マシン販売・保守管理に関する売上高が想定通り推移した結果、当第3四半期連結累計期間において、売上高は1,013,860千円となり、セグメント利益は10,740千円となりました。また、当セグメントにおけるKPIである、マシン販売台数の実績は390台となりました。なお、当セグメントについては前第3四半期連結累計期間における実績がないため、比較分析は行っておりません。

 

② 財政状態の状況

(資産)

当第3四半期連結会計期間末における資産の合計は、4,307,781千円と前連結会計年度末と比較して2,005,134千円増加しております。

流動資産は2,919,322千円(前期末比766,631千円増)となり、主な要因としては、商品及び製品が461,532千円増加したことであります。

固定資産は1,388,459千円(前期末比1,238,502千円増)となり、主な要因としては、のれんが560,999千円、顧客関連資産が276,681千円、建物及び構築物が233,178千円それぞれ増加したことであります。

 

(負債)

当第3四半期連結会計期間末における負債の合計は、3,625,040千円と前連結会計年度末と比較して1,654,539千円増加しております。

流動負債は2,148,011千円(前期末比1,301,292千円増)となり、主な要因としては、契約負債が700,355千円、短期借入金が253,597千円それぞれ増加したことであります。

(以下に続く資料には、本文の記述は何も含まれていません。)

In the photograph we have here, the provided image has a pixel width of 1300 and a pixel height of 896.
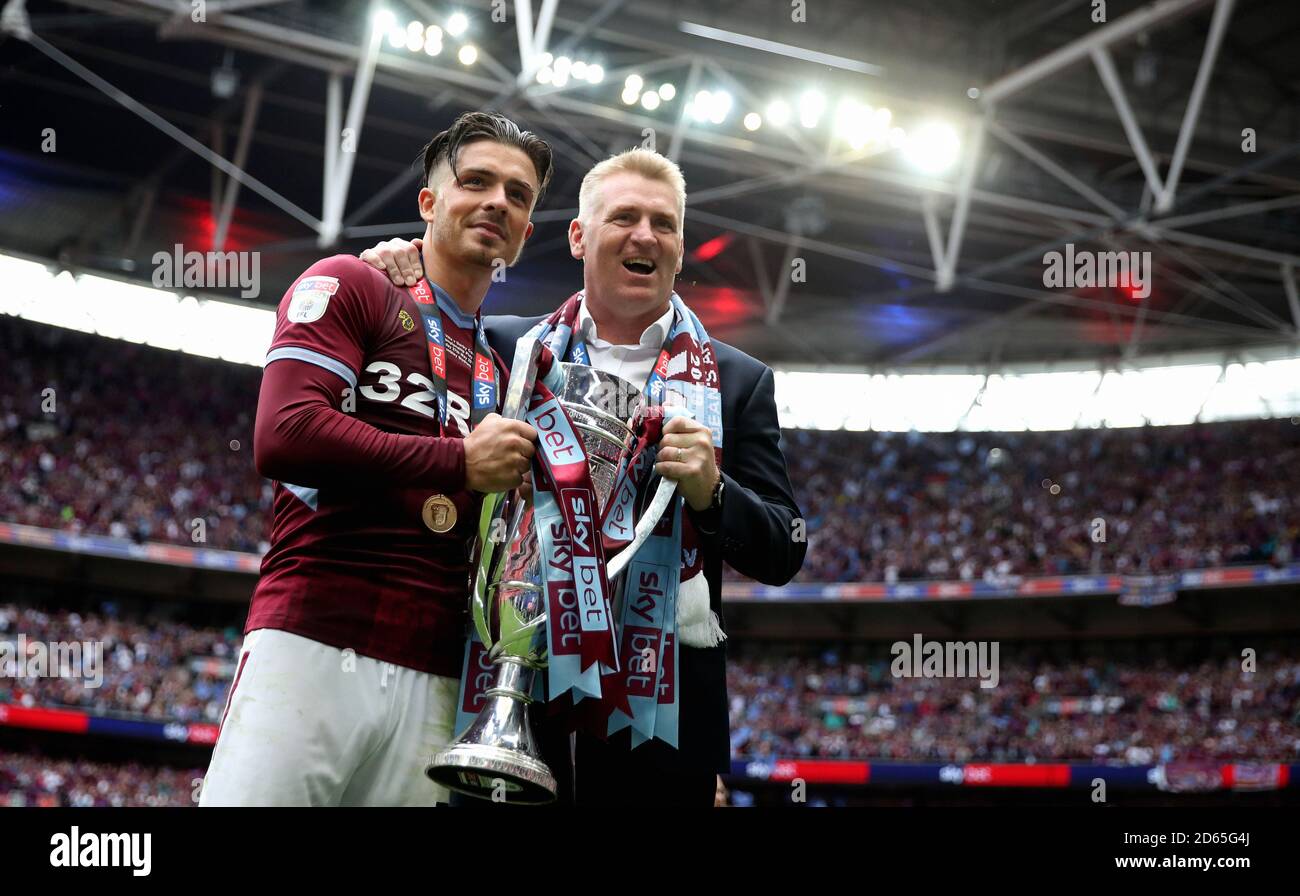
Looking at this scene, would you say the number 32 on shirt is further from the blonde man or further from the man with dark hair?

固定負債は1,477,028千円(前期末比353,246千円増)となり、主な要因としては、長期借入金が191,014千円、繰延税金負債が115,728千円それぞれ増加したことであります。

 

(純資産)

当第3四半期連結会計期間末における純資産は、682,740千円と前連結会計年度末と比較して350,595千円増加しております。主な要因としては、資本剰余金が974,173千円増加したことおよび資本金が665,906千円減少したことであります。これらは、第三者割当増資等により資本金及び資本剰余金がそれぞれ154,133千円増加したため、また減資により資本金を資本剰余金に820,039千円振り替えたため等であります。

 

 

(2) 研究開発活動

当第3四半期連結累計期間における研究開発費の総額は36,907千円であります。研究開発活動は次のとおりであります。

(AIソリューション事業)

主にAIZE技術開発を目的としたソフトウエア開発に関する費用であり、金額は32,306千円となっております。

(GPUサーバー事業)

主に製品の機能向上のための開発に関する費用であり、金額は4,601千円となっております。

 

(3) 従業員数

第1四半期連結会計期間において、株式会社ゼロフィールドを連結の範囲に含めたことにより、GPUサーバー事業において従業員数が30名増加いたしました。これらの結果、当第3四半期連結会計期間末における当社グループの従業員数は273名となっております。

 

(4) 主要な設備の状況

第1四半期連結会計期間において、株式会社ゼロフィールドを連結の範囲に含めたことにより、主要な設備が増加しております。同社の連結子会社化に伴い、当第3四半期連結会計期間末において、有形固定資産は264,092千円、無形固定資産は839,559千円それぞれ増加しております。有形固定資産は主に建物及び構築物、無形固定資産は主にのれんであります。

 

3 【経営上の重要な契約等】

当社は、2024年5月27日開催の取締役会の決議に基づき、井口 邦氏及び井口 恵氏との間で、同日付で株式会社BEXの株式譲渡契約を締結し、2024年7月1日付で株式を取得し、同社を完全子会社化しました。

詳細は、「第4 経理の状況 1 四半期連結財務諸表 注記事項」の(重要な後発事象)(取得による企業結合)をご参照ください。